There is also uncertainty over the status of a £28.77m loan given to Wigan by IEC that attracted 8% interest. This loan now appears to have been repaid by a third party but it is not known what the Latics' liability for it is.
"There will be a lot of incredible things that come out when we get into the paperwork," said Krasner.
"On the loans, nothing appears to be registered at Companies House to say they are secured against anything. What we don't know is whether the new owner has repaid that loan by putting his own money in, which would swap the loan over."
Krasner said there are "no guarantees" Wigan's players will receive their wages, which are due on Friday, although he hoped to pay at least some of them.
He revealed the approach to the administrators was initially made on 24 June but it was decided not to do anything until after Wigan's 3-0 win over Stoke at the DW Stadium on Tuesday as it couldn't be assumed the players were insured and the administrators wanted to avoid being liable for any injuries.
It was subsequently established the insurance was in place.
Krasner has extensive experience in football, having also been involved in administrations at Bournemouth and Port Vale.
He shares the view of many within the game that Wigan will not be the last club to be brought to its knees by the financial impact of Covid-19.

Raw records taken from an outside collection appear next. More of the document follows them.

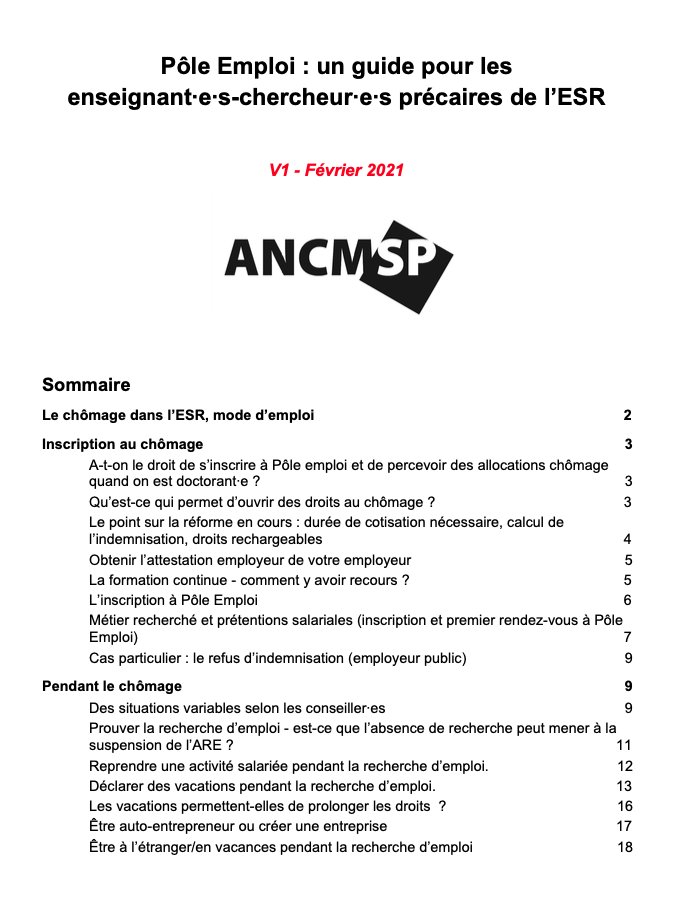 Pôle Emploi : un guide pour les enseignant·e·s-chercheur·e·s précaires de l'ESR

V1 - Février 2021

ANCMSP

Sommaire

Le chômage dans l'ESR, mode d'emploi 2

Inscription au chômage 3

A-t-on le droit de s'inscrire à Pôle emploi et de percevoir des allocations chômage quand on est doctorant·e ? 3

Qu'est-ce qui permet d'ouvrir des droits au chômage ? 3

Le point sur la réforme en cours : durée de cotisation nécessaire, calcul de l'indemnisation, droits rechargeables 4

Obtenir l'attestation employeur de votre employeur 5

La formation continue - comment y avoir recours ? 5

L'inscription à Pôle Emploi 6

Métier recherché et prétentions salariales (inscription et premier rendez-vous à Pôle Emploi) 7

Cas particulier : le refus d'indemnisation (employeur public) 9

Pendant le chômage 9

Des situations variables selon les conseiller·es 9

Prouver la recherche d'emploi - est-ce que l'absence de recherche peut mener à la suspension de l'ARE ? 11

Reprendre une activité salariée pendant la recherche d'emploi. 12

Déclarer des vacations pendant la recherche d'emploi. 13

Les vacations permettent-elles de prolonger les droits ? 16

Être auto-entrepreneur ou créer une entreprise 17

Être à l'étranger/en vacances pendant la recherche d'emploi 18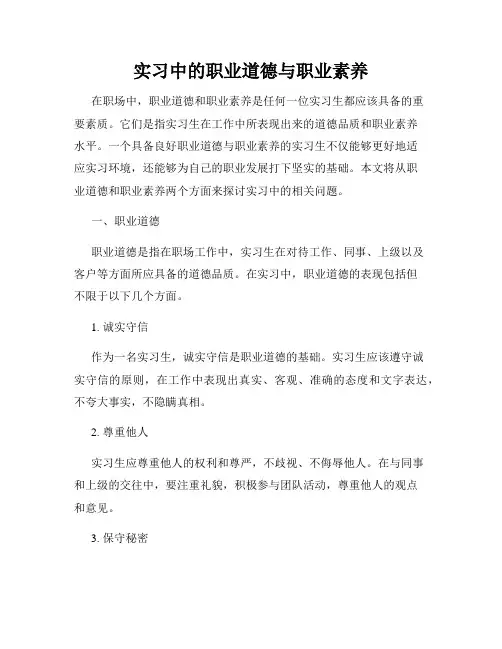 实习中的职业道德与职业素养

在职场中，职业道德和职业素养是任何一位实习生都应该具备的重要素质。它们是指实习生在工作中所表现出来的道德品质和职业素养水平。一个具备良好职业道德与职业素养的实习生不仅能够更好地适应实习环境，还能够为自己的职业发展打下坚实的基础。本文将从职业道德和职业素养两个方面来探讨实习中的相关问题。

一、职业道德

职业道德是指在职场工作中，实习生在对待工作、同事、上级以及客户等方面所应具备的道德品质。在实习中，职业道德的表现包括但不限于以下几个方面。

1. 诚实守信

作为一名实习生，诚实守信是职业道德的基础。实习生应该遵守诚实守信的原则，在工作中表现出真实、客观、准确的态度和文字表达，不夸大事实，不隐瞒真相。

2. 尊重他人

实习生应尊重他人的权利和尊严，不歧视、不侮辱他人。在与同事和上级的交往中，要注重礼貌，积极参与团队活动，尊重他人的观点和意见。

3. 保守秘密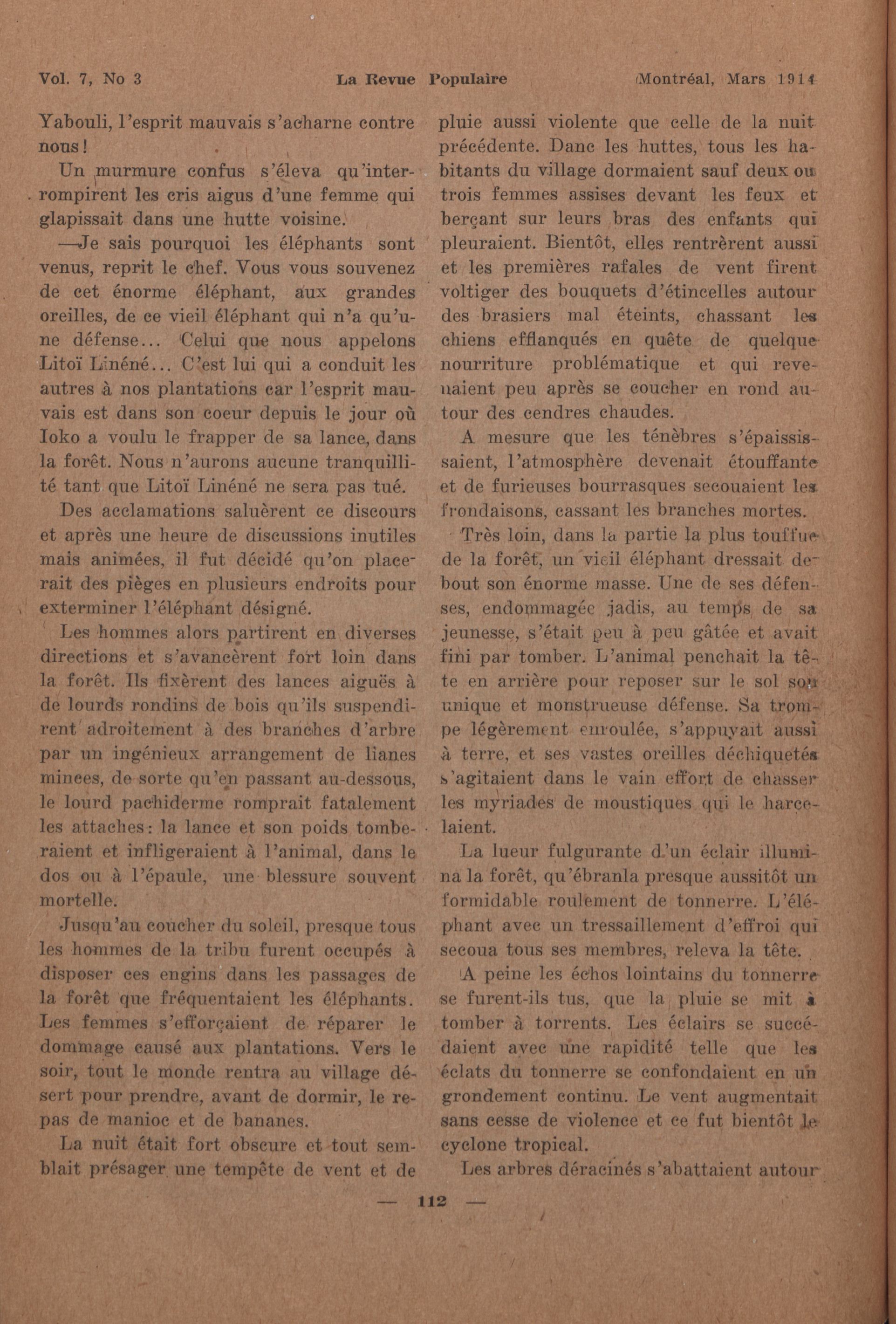 Vol. 7, No 3 La Revue Populaire Montréal, Mars 1914

Yabouli, l'esprit mauvais s'acharne contre nous!

Un murmure confus s'éleva qu'interrompirent les cris aigus d'une femme qui glapissait dans une hutte voisine.

—Je sais pourquoi les éléphants sont venus, reprit le chef. Vous vous souvenez de cet énorme éléphant, aux grandes oreilles, de ce vieil éléphant qui n'a qu'une défense... Celui que nous appelons Litoï Linéné... C'est lui qui a conduit les autres à nos plantations car l'esprit mauvais est dans son coeur depuis le jour où Ioko a voulu le frapper de sa lance, dans la forêt. Nous n'aurons aucune tranquillité tant que Litoï Linéné ne sera pas tué.

Des acclamations saluèrent ce discours et après une heure de discussions inutiles mais animées, il fut décidé qu'on placerait des pièges en plusieurs endroits pour exterminer l'éléphant désigné.

Les hommes alors partirent en diverses directions et s'avancèrent fort loin dans la forêt. Ils fixèrent des lances aiguës à de lourds rondins de bois qu'ils suspendirent adroitement à des branches d'arbre par un ingénieux arrangement de lianes minces, de sorte qu'en passant au-dessous, le lourd pachiderme romprait fatalement les attaches: la lance et son poids tomberaient et infligeraient à l'animal, dans le dos ou à l'épaule, une blessure souvent mortelle.

Jusqu'au coucher du soleil, presque tous les hommes de la tribu furent occupés à disposer ces engins dans les passages de la forêt que fréquentaient les éléphants. Les femmes s'efforçaient de réparer le dommage causé aux plantations. Vers le soir, tout le monde rentra au village désert pour prendre, avant de dormir, le repas de manioc et de bananes.

La nuit était fort obscure et tout semblait présager une tempête de vent et de pluie aussi violente que celle de la nuit précédente. Danc les huttes, tous les habitants du village dormaient sauf deux ou trois femmes assises devant les feux et berçant sur leurs bras des enfants qui pleuraient. Bientôt, elles rentrèrent aussi et les premières rafales de vent firent voltiger des bouquets d'étincelles autour des brasiers mal éteints, chassant les chiens efflanqués en quête de quelque nourriture problématique et qui revenaient peu après se coucher en rond autour des cendres chaudes.

A mesure que les ténèbres s'épaississaient, l'atmosphère devenait étouffante et de furieuses bourrasques secouaient les frondaisons, cassant les branches mortes.

Très loin, dans la partie la plus touffue de la forêt, un vieil éléphant dressait debout son énorme masse. Une de ses défenses, endommagée jadis, au temps de sa jeunesse, s'était peu à peu gâtée et avait fini par tomber. L'animal penchait la tête en arrière pour reposer sur le sol son unique et monstrueuse défense. Sa trompe légèrement enroulée, s'appuyait aussi à terre, et ses vastes oreilles déchiquetés s'agitaient dans le vain effort de chasser les myriades de moustiques qui le harcelaient.

La lueur fulgurante d'un éclair illumina la forêt, qu'ébranla presque aussitôt un formidable roulement de tonnerre. L'éléphant avec un tressaillement d'effroi qui secoua tous ses membres, releva la tête.

A peine les échos lointains du tonnerre se furent-ils tus, que la pluie se mit à tomber à torrents. Les éclairs se succédaient avec une rapidité telle que les éclats du tonnerre se confondaient en un grondement continu. Le vent augmentait sans cesse de violence et ce fut bientôt le cyclone tropical.

Les arbres déracinés s'abattaient autour

— 112 —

"The world has changed," he said. "Everything we thought about football has gone out of the window.
"It's my personal view that there are a number of clubs in Leagues One and Two that may not survive by coming back.
"There's possibly at least one Championship club that may seriously be thinking about doing the same."
Representatives of IEC have been contacted about this story.
Wigan Athletic executives spent last week dealing with contracts and turning down offers for some of their players, oblivious the club was about to be put into administration.
It has emerged that Wigan's staff were kept completely in the dark about the plan, even though administrators were first contacted last week by representatives of the club's Hong Kong-based owners.
On 25 June the club announced they had given striker Joe Garner a new one-year contract and had signed defender Leon Balogun from Brighton on a permanent deal until the end of the season.
It was not until Tuesday that details began to emerge, although officials were keen to shield manager Paul Cook and his players from the issue given the importance of their Championship game against Stoke the same evening.
Club staff are now working with the administrators, attempting to find a way out of the situation, with many unsure about the precise reasons for the club being put into administration.